* Exercise description: Write out every one of the rows below, character for character, changing nothing.

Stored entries
======

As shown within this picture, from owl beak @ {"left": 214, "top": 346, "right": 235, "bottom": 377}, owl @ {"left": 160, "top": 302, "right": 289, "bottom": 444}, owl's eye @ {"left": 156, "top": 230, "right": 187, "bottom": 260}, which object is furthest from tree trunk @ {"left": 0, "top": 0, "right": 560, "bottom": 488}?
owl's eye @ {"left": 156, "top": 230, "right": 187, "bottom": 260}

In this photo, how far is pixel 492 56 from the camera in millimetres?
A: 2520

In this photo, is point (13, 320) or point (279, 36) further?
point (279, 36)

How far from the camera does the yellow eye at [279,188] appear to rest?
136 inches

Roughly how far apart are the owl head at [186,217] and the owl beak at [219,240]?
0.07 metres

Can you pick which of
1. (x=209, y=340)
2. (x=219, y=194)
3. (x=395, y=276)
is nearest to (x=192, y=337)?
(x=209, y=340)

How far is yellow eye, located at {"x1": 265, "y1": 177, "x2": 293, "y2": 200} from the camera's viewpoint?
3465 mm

======

* Solution to this task:
As shown within this picture, from owl beak @ {"left": 214, "top": 346, "right": 235, "bottom": 377}, owl @ {"left": 160, "top": 302, "right": 289, "bottom": 444}, owl's eye @ {"left": 156, "top": 230, "right": 187, "bottom": 260}, which object is furthest from tree trunk @ {"left": 0, "top": 0, "right": 560, "bottom": 488}?
owl's eye @ {"left": 156, "top": 230, "right": 187, "bottom": 260}

In this photo, how far is pixel 492 56 from the camera in millimetres?
A: 2520

In this photo, is point (13, 320) or point (279, 36) further?
point (279, 36)

How far from the camera does the yellow eye at [279,188] appear to rest?
136 inches

Roughly how far apart are the owl head at [186,217] and the owl beak at [219,240]?
0.07 metres

Can you pick which of
1. (x=209, y=340)
2. (x=219, y=194)
3. (x=395, y=276)
is nearest to (x=192, y=337)?
(x=209, y=340)

How far is yellow eye, located at {"x1": 265, "y1": 177, "x2": 293, "y2": 200} from the camera's viewpoint?
3465 mm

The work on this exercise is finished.